L'ascolto procede per conferme e autocitazioni, ingolosito dai nomi delle varie ospitate e da qualche frase di Drake che risalta nel flusso di versi o, più spesso, per un dettaglio delle produzioni scintillanti e opulente. "Virginia Beach" apre con un campionamento chipmunk soul su un ritmo trap, sfondo di un rap dialogato dei suoi, ma subito la direzione sembra incerta: "Amen" si ammorbidisce fino al gospel, "Calling For You" sembra finire la benzina a metà e si rivitalizza con un beat-switch provvidenziale. L'impressione che i brani proseguano ben oltre il necessario è confermata dalla trap bombastica di "Fear Of Heights", che pure dura soli due minuti e mezzo.
All'altezza di "Daylight" c'è un sussulto, un Drake più aggressivo, dal flow insolitamente dinamico, e anche le successive "First Person Shooter" (con J. Cole) e "IDGAF" (insieme a Yeat) tengono alta l'attenzione dell'ascoltatore, anche grazie alle ospitate.

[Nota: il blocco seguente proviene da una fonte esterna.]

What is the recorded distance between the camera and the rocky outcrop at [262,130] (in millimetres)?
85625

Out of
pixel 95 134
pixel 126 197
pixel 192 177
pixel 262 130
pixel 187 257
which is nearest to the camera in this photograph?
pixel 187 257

Quando Drake torna in solitaria al microfono, però, la noia trova spazio e neanche i beat ricercati e iper-prodotti possono fare il miracolo: non è un rapper né un cantante che possa, oggi, sostenere i brani da sé, soprattutto ora che il suo stile è risaputo.
Le più malinconiche “7969 Santa”, “Bahamas Promises” e “Tried Our Best” spezzano ogni entusiasmo, rallentando il fluire dei brani e annegando in melliflue paturnie emotive, ancora meno interessanti considerando che provengono da un uomo che viaggia ormai verso la quarantina.
Non bastasse, il tempo dell’ascoltatore è impiegato anche per interludi fuori posto come “Screw The World”, un boom-bap deformato pensato come tributo a Dj Screw, che magari si poteva posizionare in continuità con una delle canzoni dai beat relativamente più canonici come “8am in Charlotte”, il brano migliore dell’intero album e l’unico che, con il sound indiscutibilmente vintage conferito dal tocco inconfondibile di Conductor Williams, irradia calore ed emozione.
Se gli ospiti aiutano, poi, alle volte sembrano dare contributi semplicemente pigri, come Chief Keef in “All The Parties”, un brano che rallenta fino a galleggiare nei synth per un tempo ingiustificato, o Bad Bunny in “Gently” e Lil Yachty in “Another Late Night”, così ci si deve affidare alla relativamente meno quotata Sexxy Red, l’anima della festosa “Rich Baby Daddy”, nella quale Drake funge a lungo da comprimario e, quando torna protagonista, drena ogni entusiasmo per ripiombare nel solito canto lamentoso.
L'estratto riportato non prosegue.